From "California greenlights jaywalking. It’s a step in the right direction" (WaPo).
Yeah, don't have a law you're not willing to enforce equally against everyone. We don't want chaos, but you've got to draw the line where you'd want it enforced against you and the people you personally favor.
June 19, 2022
6 TikToks for you tonight. Let me know what you like best.
1. People in 5 different countries show what they would make with an orange.
2. How well could you do if you had to adapt to walking on all fours?
3. Hiking from one coast of Scotland to the other.

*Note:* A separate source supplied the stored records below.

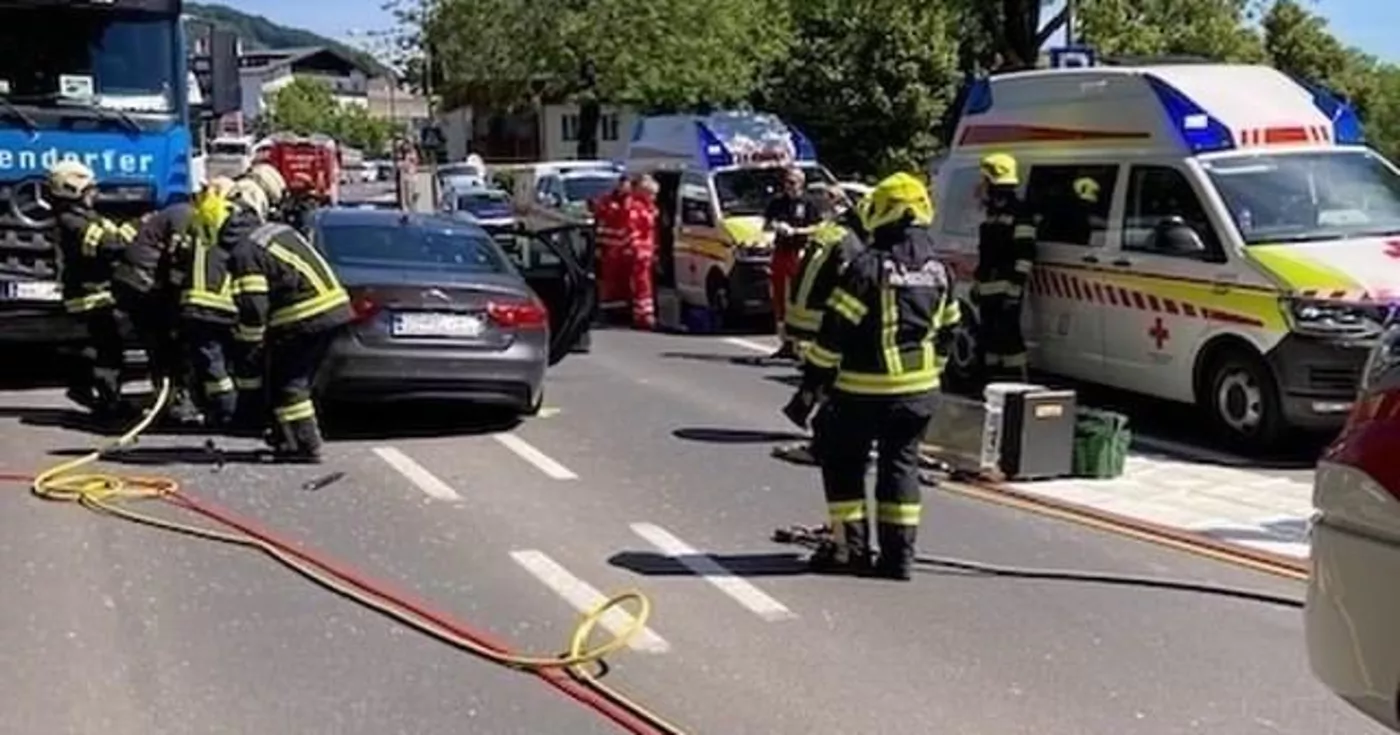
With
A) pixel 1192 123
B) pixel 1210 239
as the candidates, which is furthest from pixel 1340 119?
pixel 1210 239

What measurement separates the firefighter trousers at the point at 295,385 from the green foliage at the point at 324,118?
95559mm

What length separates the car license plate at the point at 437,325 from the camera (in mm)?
11594

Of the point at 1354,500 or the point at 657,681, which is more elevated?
the point at 1354,500

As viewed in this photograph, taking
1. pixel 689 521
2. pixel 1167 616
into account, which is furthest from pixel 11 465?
pixel 1167 616

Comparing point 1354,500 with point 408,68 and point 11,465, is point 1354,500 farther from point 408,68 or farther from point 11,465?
point 408,68

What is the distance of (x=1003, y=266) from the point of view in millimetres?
13227

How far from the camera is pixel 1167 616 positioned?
742 cm

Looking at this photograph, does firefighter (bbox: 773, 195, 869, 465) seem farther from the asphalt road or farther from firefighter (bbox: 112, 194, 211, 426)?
firefighter (bbox: 112, 194, 211, 426)

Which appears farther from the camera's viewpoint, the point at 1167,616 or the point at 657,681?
the point at 1167,616

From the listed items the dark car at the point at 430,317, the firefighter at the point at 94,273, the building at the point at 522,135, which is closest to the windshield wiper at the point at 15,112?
the firefighter at the point at 94,273

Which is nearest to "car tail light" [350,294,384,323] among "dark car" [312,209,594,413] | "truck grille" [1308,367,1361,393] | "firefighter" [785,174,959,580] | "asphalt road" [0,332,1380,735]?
"dark car" [312,209,594,413]

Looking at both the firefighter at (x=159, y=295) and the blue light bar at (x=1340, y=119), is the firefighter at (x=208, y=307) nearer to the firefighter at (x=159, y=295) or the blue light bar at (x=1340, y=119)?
the firefighter at (x=159, y=295)

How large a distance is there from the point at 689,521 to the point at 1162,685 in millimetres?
3348

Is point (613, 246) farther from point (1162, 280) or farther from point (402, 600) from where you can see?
point (402, 600)
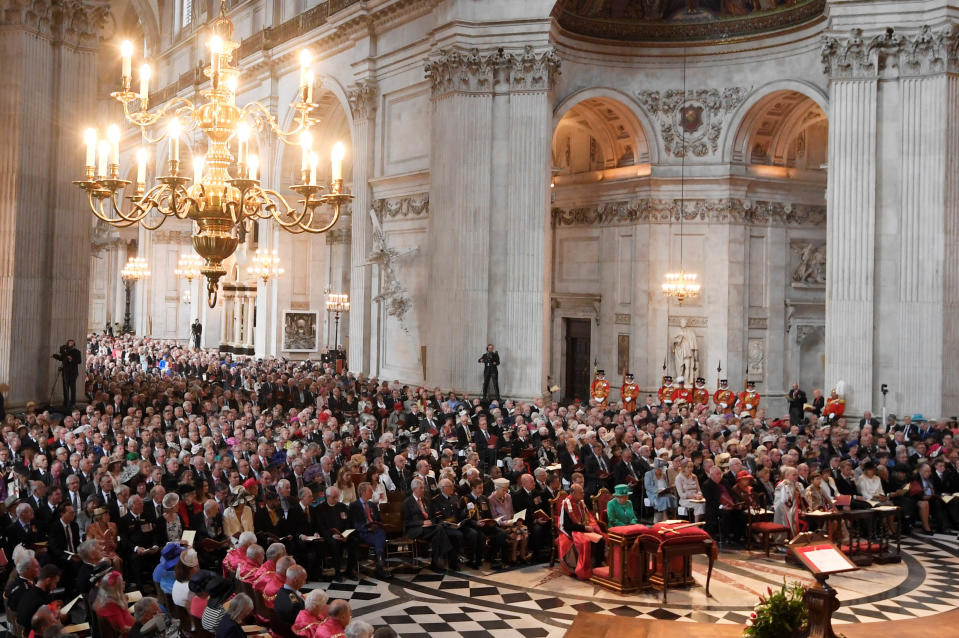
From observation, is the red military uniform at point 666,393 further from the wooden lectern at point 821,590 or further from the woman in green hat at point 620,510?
Answer: the wooden lectern at point 821,590

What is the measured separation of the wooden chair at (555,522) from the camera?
12.8m

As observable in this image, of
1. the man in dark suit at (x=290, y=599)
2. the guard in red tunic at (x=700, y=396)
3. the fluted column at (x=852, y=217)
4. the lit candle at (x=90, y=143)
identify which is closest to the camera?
the man in dark suit at (x=290, y=599)

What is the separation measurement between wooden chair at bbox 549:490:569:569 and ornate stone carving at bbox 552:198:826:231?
15045mm

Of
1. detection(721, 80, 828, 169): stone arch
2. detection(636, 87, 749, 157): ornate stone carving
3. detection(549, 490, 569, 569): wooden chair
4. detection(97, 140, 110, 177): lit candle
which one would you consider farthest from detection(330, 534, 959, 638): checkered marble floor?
detection(636, 87, 749, 157): ornate stone carving

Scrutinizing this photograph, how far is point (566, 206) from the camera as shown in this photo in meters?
29.3

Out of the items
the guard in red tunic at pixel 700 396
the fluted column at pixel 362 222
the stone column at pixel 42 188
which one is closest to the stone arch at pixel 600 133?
the fluted column at pixel 362 222

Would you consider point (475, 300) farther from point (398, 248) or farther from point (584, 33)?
point (584, 33)

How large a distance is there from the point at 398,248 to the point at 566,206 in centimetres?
528

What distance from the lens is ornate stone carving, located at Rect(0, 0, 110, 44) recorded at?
757 inches

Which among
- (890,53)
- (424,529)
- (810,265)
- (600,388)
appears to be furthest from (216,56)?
(810,265)

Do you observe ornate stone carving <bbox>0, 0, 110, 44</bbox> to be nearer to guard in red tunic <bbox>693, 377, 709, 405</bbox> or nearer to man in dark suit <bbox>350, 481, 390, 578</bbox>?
man in dark suit <bbox>350, 481, 390, 578</bbox>

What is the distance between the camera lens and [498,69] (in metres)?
23.7

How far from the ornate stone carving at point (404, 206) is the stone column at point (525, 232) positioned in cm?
346

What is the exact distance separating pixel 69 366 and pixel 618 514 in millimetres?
12240
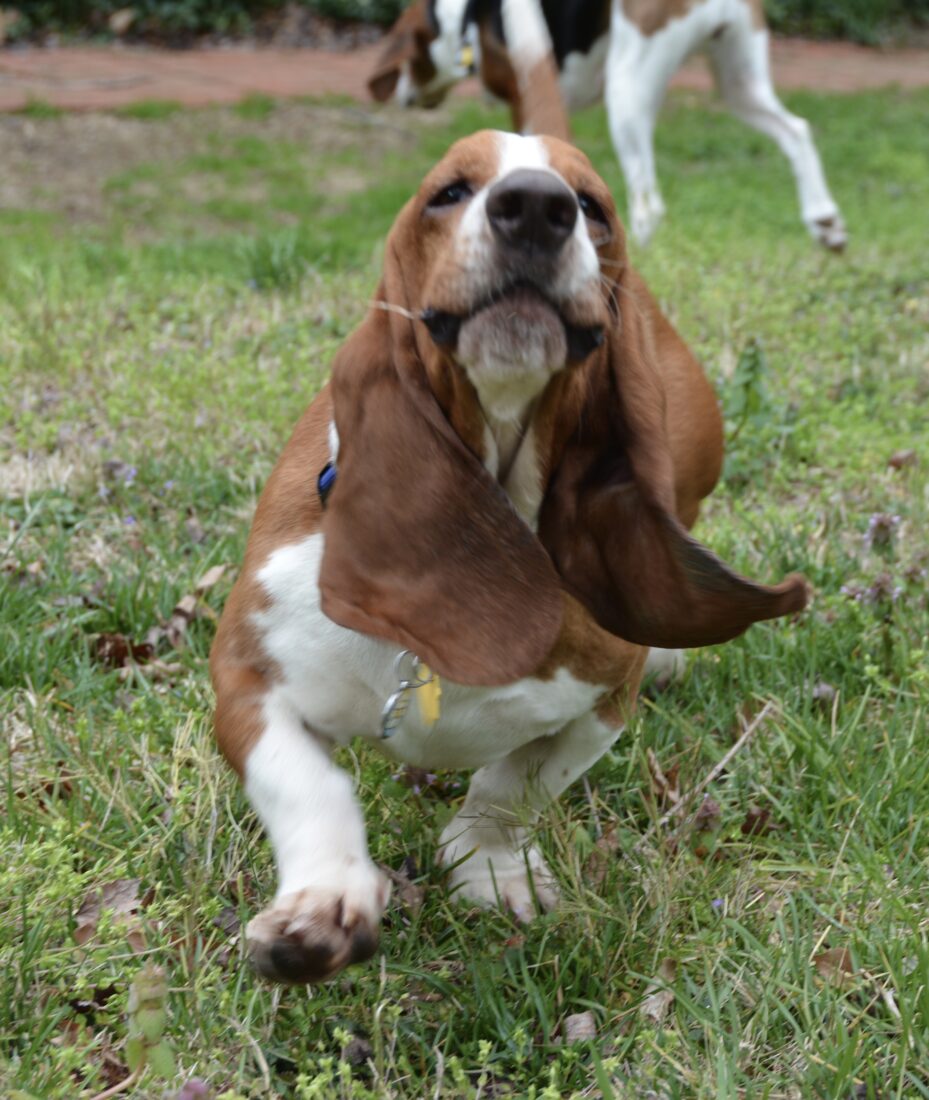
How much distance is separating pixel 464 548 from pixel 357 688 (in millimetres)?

5. What it's like being one of the infinite monkeys who will eventually type the complete works of Shakespeare.
June 5, 2022
"To distinguish themselves from NIMBYs, the current generation of housing activists has adopted new 'back yard' variants (YIMBY, 'Yes in my backyard'; PHIMBY, 'Public housing in my backyard'; YIGBY, 'Yes in God’s backyard')..."

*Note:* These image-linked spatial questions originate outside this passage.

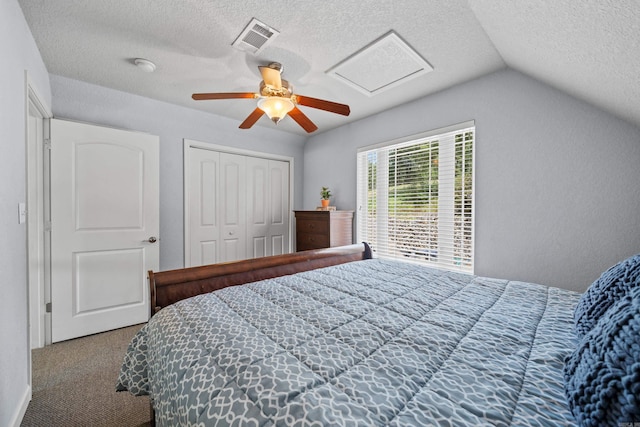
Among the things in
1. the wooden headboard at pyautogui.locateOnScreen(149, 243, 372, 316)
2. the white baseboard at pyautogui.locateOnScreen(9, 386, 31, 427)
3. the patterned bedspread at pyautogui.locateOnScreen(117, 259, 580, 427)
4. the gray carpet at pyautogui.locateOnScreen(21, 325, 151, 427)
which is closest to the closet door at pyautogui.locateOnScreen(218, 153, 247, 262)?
the gray carpet at pyautogui.locateOnScreen(21, 325, 151, 427)

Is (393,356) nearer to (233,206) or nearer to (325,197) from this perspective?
(325,197)

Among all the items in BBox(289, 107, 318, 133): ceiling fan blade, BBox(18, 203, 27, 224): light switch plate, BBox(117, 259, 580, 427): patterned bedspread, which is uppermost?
BBox(289, 107, 318, 133): ceiling fan blade

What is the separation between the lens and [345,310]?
1.20 m

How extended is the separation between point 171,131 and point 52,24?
139 centimetres

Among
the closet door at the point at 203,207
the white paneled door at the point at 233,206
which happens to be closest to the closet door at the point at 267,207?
the white paneled door at the point at 233,206

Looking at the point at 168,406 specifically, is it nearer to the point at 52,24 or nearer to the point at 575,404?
the point at 575,404

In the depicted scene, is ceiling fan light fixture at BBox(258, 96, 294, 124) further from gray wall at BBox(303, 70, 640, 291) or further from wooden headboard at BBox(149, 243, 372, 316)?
gray wall at BBox(303, 70, 640, 291)

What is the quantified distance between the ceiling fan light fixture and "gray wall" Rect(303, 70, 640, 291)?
1571 millimetres

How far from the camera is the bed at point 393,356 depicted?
58cm

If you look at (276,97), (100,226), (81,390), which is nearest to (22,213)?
(100,226)

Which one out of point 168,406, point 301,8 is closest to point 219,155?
point 301,8

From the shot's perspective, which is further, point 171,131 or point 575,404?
point 171,131

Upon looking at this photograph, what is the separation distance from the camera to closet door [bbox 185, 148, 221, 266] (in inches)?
129

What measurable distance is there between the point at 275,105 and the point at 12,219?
1.69 meters
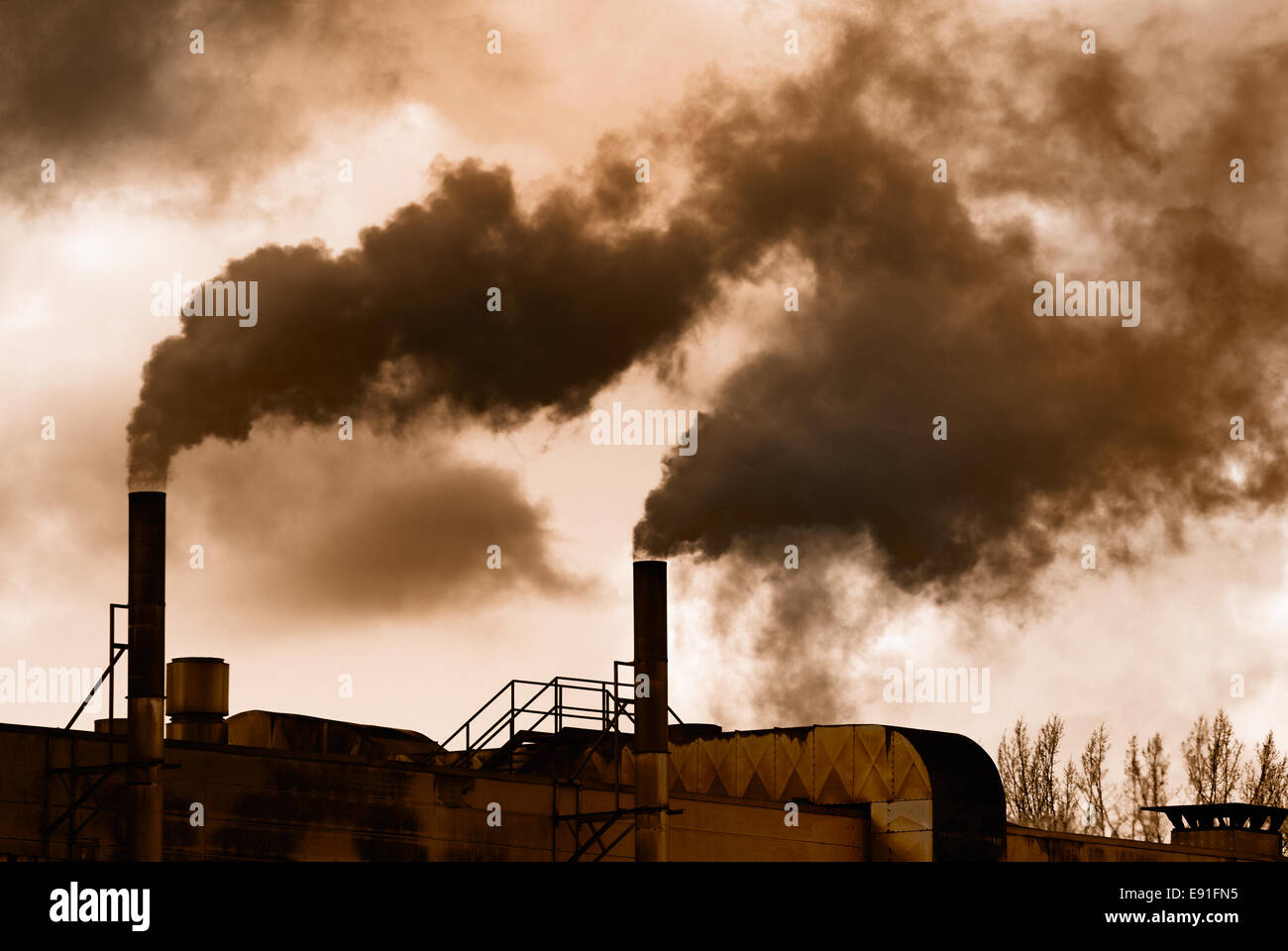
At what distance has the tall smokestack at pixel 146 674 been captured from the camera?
74.7ft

From "Twilight of the NIMBY/Suburban homeowners like Susan Kirsch are often blamed for worsening the nation’s housing crisis. That doesn’t mean she’s giving up her two-decade fight against 20 condos" by Conor Dougherty (NYT).
I didn't notice that the acronym "NIMBY" had come to refer not only to the attitude but to the person with that attitude.
May 15, 2022
"I live in Los Angeles. Everyday I witness filth and disease laden encampments. What I see with my own eyes are people living in squalor..."

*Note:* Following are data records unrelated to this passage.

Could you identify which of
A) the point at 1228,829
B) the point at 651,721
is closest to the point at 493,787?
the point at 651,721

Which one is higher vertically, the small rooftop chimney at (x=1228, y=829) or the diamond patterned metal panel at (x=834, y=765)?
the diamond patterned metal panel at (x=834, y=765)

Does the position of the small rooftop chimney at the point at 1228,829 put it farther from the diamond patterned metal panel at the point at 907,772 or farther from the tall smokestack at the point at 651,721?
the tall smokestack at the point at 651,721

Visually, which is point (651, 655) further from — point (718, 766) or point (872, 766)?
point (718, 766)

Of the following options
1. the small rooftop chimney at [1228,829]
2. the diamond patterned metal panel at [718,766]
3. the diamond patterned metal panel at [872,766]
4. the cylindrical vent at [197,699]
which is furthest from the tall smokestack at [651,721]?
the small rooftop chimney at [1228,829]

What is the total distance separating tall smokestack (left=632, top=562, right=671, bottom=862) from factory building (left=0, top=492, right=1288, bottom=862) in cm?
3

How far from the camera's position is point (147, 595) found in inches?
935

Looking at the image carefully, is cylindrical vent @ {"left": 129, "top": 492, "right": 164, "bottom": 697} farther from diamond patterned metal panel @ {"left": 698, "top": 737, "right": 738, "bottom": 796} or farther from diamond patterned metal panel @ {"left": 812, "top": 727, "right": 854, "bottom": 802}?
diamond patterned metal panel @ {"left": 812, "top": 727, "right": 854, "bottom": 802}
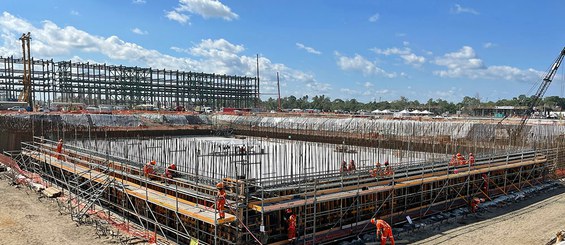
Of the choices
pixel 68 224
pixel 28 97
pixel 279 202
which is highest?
pixel 28 97

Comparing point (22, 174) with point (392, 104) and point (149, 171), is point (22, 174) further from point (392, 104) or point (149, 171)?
point (392, 104)

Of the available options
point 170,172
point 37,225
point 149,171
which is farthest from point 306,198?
point 37,225

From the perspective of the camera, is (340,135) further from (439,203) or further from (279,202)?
(279,202)

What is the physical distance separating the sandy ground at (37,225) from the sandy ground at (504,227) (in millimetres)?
10395

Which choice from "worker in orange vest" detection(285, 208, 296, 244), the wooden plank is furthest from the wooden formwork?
"worker in orange vest" detection(285, 208, 296, 244)

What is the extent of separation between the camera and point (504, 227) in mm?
13883

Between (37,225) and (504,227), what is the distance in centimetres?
1617

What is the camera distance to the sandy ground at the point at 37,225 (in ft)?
42.0

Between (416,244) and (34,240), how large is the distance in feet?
38.7

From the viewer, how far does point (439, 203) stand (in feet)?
52.2

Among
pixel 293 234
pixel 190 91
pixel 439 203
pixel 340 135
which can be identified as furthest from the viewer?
pixel 190 91

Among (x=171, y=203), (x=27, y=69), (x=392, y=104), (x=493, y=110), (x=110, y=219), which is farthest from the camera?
(x=392, y=104)

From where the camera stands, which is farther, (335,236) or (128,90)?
(128,90)

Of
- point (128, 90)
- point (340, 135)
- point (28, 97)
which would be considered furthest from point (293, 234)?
point (128, 90)
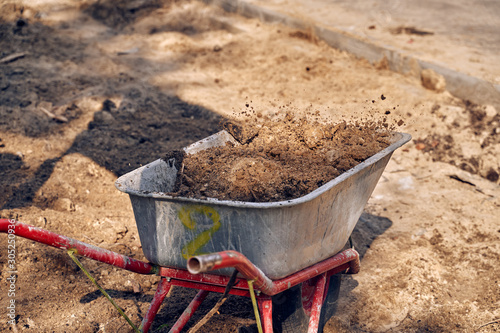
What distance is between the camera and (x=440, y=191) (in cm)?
424

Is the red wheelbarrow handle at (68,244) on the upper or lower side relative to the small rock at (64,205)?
upper

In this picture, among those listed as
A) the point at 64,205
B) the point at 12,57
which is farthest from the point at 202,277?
the point at 12,57

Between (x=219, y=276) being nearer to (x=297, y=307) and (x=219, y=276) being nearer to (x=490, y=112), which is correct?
(x=297, y=307)

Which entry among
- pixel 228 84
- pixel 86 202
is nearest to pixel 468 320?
pixel 86 202

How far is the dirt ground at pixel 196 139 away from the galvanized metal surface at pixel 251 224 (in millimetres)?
802

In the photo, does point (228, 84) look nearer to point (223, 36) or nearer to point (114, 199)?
point (223, 36)

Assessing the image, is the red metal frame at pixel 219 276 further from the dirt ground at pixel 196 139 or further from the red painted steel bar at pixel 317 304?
the dirt ground at pixel 196 139

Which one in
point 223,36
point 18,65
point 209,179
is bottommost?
point 18,65

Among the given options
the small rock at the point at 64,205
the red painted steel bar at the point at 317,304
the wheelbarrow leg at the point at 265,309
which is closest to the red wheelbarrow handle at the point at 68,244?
the wheelbarrow leg at the point at 265,309

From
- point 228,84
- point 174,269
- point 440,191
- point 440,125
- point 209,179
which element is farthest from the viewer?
point 228,84

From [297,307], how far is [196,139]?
107 inches

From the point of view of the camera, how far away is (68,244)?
1.97 meters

"... who are either drug addicted or mentally ill. Los Angeles does not have an affordable housing problem nearly as much as a mental health and drug addiction crisis. The status quo is not acceptable. It is hardly humane to enable people to suffer in illness and addiction as if it is somehow that’s a life style choice. Local residents and businesses are totally fed up. Governor Newsom’s CARE court approach is worth a try, along with a new mayor who actually is committed to solving the root causes of the problem."
And:
"At this point, I’m beyond caring what type of housing or treatment or support the tent camping homeless get (as long as it’s compassionate, not abusive). It’s simply long past time to insist that sidewalks, parks, beaches be returned to the general public, for ordinary use. No more camping, period."
Those are the 2 highest-rated comments on a Washington Post column titled "Forcing homeless people into treatment can backfire. What about a firm nudge? California Gov. Gavin Newsom’s proposed Care Courts have set off a debate about civil rights and human needs." It's by Neil Gong and Alex V. Barnard, "sociologists who have studied California’s public mental health system."